Trial's opening statements detail TCU professor's death
FORT WORTH Laura Lee Cranes final day was a pretty routine one: a trip to the bank and grocery shopping at a nearby store.
When the retired college professor failed to return home, her husband of 56 years called police.
I realized something was wrong and thats when I called 911, said Meade Ballard Crane, the first witness Wednesday in the capital murder trial of Edward Lee Busby Jr.
Mr. Busby, 33, of Fort Worth, is accused of killing the 77-year-old woman after abducting her from a South Hulen Street parking lot. Prosecutors are seeking the death penalty.
Mr. Crane, 79, said he last saw his wife on the morning of Jan. 30, 2004 when she left for the Tom Thumb grocery store three blocks from their Bellaire Drive home in southwest Fort Worth.
Mr. Crane, whose testimony was videotaped, said he was expecting his wife around 1 p.m. Following a nearly three-hour wait, he reported her missing, he said.
During opening statements, prosecutors said Ms. Crane was wrapped in 14 layers of duct tape and placed in the trunk of her own car.
Two different types of duct tape were used, Mr. Miller said.
When they put Mrs. Crane in the trunk of her car, the trunk became her coffin and the car itself became a funeral hearse, said Greg Miller, an assistant Tarrant County district attorney.
He told jurors Mr. Busby and a companion, Kathleen Latimer, abducted Mrs. Crane, cashed a $175 check and used her credit cards. Ms. Latimer, 41, also of Fort Worth is awaiting trial.
The two drove to Oklahoma with Ms. Crane in the trunk of her car, he said.

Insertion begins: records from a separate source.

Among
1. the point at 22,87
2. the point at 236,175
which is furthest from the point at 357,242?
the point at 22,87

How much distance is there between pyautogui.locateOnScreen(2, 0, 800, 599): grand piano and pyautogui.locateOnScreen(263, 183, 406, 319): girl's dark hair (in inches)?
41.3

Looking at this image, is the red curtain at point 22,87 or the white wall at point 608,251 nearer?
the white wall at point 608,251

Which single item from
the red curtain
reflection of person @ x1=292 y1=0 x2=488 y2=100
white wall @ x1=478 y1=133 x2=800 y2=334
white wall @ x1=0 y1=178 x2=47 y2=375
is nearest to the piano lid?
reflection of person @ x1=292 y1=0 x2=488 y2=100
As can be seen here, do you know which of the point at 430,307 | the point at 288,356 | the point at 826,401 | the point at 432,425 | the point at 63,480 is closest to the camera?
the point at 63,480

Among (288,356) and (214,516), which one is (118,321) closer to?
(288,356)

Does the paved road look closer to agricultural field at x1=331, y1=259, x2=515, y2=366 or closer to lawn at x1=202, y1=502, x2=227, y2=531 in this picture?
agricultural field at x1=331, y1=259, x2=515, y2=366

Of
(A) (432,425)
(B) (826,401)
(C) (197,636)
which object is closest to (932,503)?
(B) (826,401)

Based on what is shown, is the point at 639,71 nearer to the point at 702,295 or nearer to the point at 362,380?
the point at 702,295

Mrs. Crane was an assistant professor of education at Texas Christian University. She also was a former principal of Starpoint School at TCU, a school for children with learning disabilities.
Her body was found along a service road of Interstate 35 in Murray County, Oklahoma just north of the Texas border.
Mr. Busby, officials said, led police to the body which was duct taped and wrapped in a sheet taken from the motel where Mr. Busby and Ms. Latimer had stayed.
His attorneys, Steve Gordon and Jack Strickland, did not make an opening statement, but said they may address the jury later during the trial.
Mrs. Cranes daughter, Allen Walker, said the trial is a heartbreaking reminder of her mothers final hours and the search launched by her disappearance.
There is a lot of sadness, a lot of recollection and anger, Ms. Walker said. Justice for our family will be that no one ever has to suffer again the way that my mother has suffered.